Glen Grant distillery was founded in 1840, in a town of Rothes. It was an almost ideal place for a distillery, it had good supply of water for the mash and to power the machinery, it had a seaport in its proximity and easy access to supplies of barley from nearby Moray. Shortly after the original founders of the distillery died, it was taken over by James 'The Major' Grant, after whom the whisky to be reviewed is named. There are many stories about 'The Major' circulating around, most of them portray him as innovative and unconventional man. He designed the tall slender stills that remain the trademark of the brand to this day and give Glen Grant line of whiskies its own characteristic mild nature. Glen Grant brand continued to grow, being eventually taken over by Pernod Ricard in 2001 for a brief period of time and now it's in hands of Campari, what might be the reason it ended up being best selling scotch in Italy.

The packaging is simple and neat, describing the whisky as 'seductively smooth, fruity and rich' below the logo and 'soft, fresh vanilla note and hazelnut finish' below the name of this particular whisky. Well we will see about that. Personally, I'm not in favor of tasting notes on packaging, as it might give preconceptions and expectations that can modify the whisky tasting experience. It's hard to resist trying to find tasting notes they describe rather than focusing on what you really should - the overall tasting experience. But the package doesn't stop at that. On its back, after giving some history and telling us who 'The Major' was, continues: 'Glen Grant The Major's Reserve displays a light golden colour with a soft bouquet of delicate apple note. This superb Single Malt offers a fresh and vanilla palate with a slightly dry and hazelnut finish'.

This whisky gives no age statement and is an entry-level Glen Grant.

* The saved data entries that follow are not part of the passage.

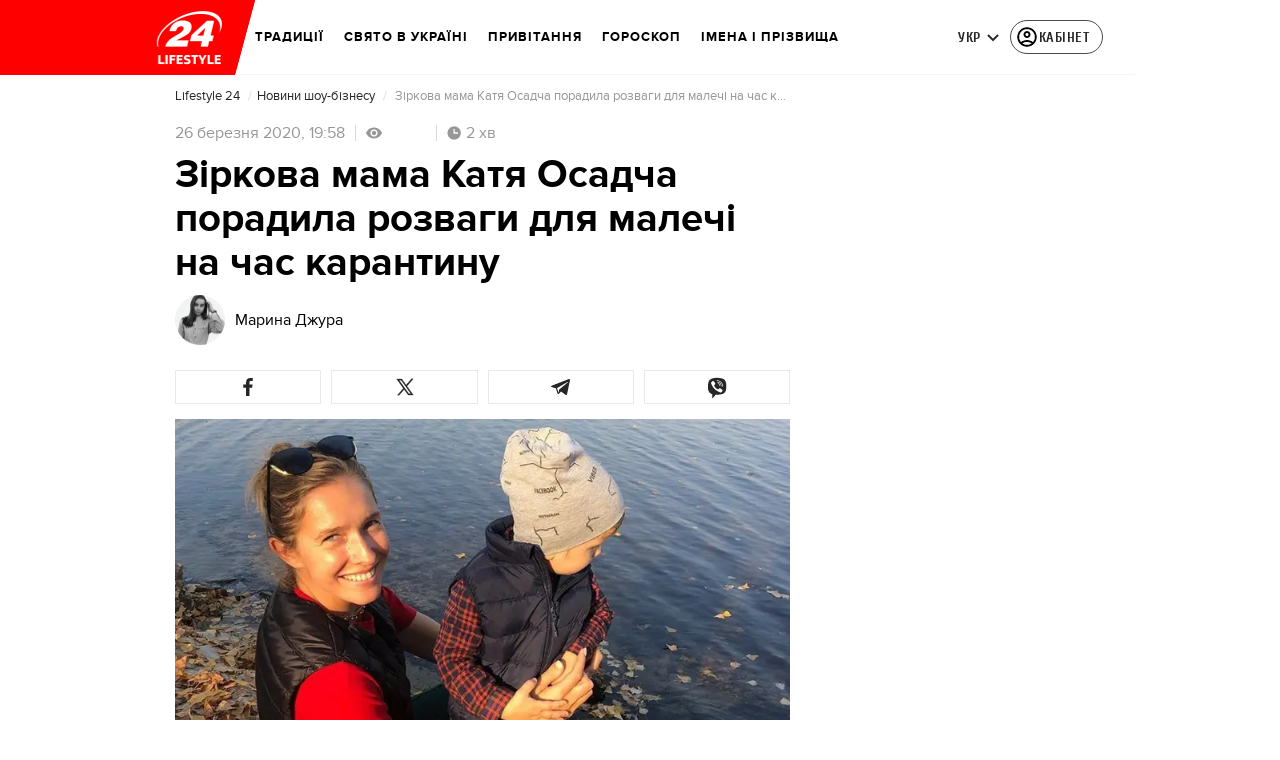

--- FILE ---
content_type: image/svg+xml
request_url: https://lifestyle.24tv.ua/assets/img/back-button.svg
body_size: -153
content:
<svg width="16" height="23" viewBox="0 0 16 23" fill="none" xmlns="http://www.w3.org/2000/svg">
<path d="M9.10861 6.63757L9.96484 7.57065L6.73943 11.0634L9.96484 14.5562L9.10861 15.4893L5.04724 11.0634L9.10861 6.63757Z" fill="white"/>
<path opacity="0.4" fill-rule="evenodd" clip-rule="evenodd" d="M7.99881 -3.33181e-07C12.2085 -1.4917e-07 15.6211 3.41261 15.6211 7.62229L15.6211 14.5069C15.6211 18.7166 12.2085 22.1292 7.99881 22.1292C3.78913 22.1292 0.376519 18.7166 0.376519 14.5069L0.376519 7.62229C0.376519 3.41261 3.78913 -5.17191e-07 7.99881 -3.33181e-07ZM14.1458 7.62229C14.1458 4.22739 11.3937 1.47528 7.99881 1.47528C4.60391 1.47528 1.8518 4.22739 1.8518 7.62229L1.8518 14.5069C1.8518 17.9018 4.60391 20.6539 7.99881 20.6539C11.3937 20.6539 14.1458 17.9018 14.1458 14.5069L14.1458 7.62229Z" fill="white"/>
</svg>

It's bottled at 40%, and clearly uses caramel as source of its light golden color (caramel E150A is the only additional ingredient scotch is allowed to have), thus any judgement based on the color would not hold any weigth, as goes for (almost) all scotch whiskies. Unscrewing the cap (yep, it's a screw one) immediately hits me with strong vanilla aroma. Nice! Time to pour it in two glasses, one with and one without water.

On the nose: the vanilla is still clearly present. Surprisingly, I pick apple juice or cider immediately as the second most prominent aroma. So the description on the package was right and they don't take customers as fools. The glass with added teaspoon of water opens up, but it needs some time to do so - the result is less vanilla and more fruity notes, almost completely cider by now. Leaving it to open up a little more brings vanilla back.

Tasting: this is definitely a soft whisky. Initial taste is soft, sweet vanilla that slowly develops and shows less sweet notes. I suppose you could call it hazelnut finish, like the packaging says, although I don't agree with this one as much as with vanilla an apple tones. Water brings more vanilla and sweetness and a bit less complex, although still a little nutty finish.

This is a nice entry level budget whisky. It's a bit one dimensional, but it delivers exactly what it promises. I can't make up my mind wether added water benefits this whisky or not. While it makes it more pleasant to drink, it cuts its already smaller complexity. It's always up to you to decide in the end. I'll drink this one without water.

I give this whisky 3.5/5
It's by no means a bad grade, its a nice average whisky, especially compelling when you consider its price.


----------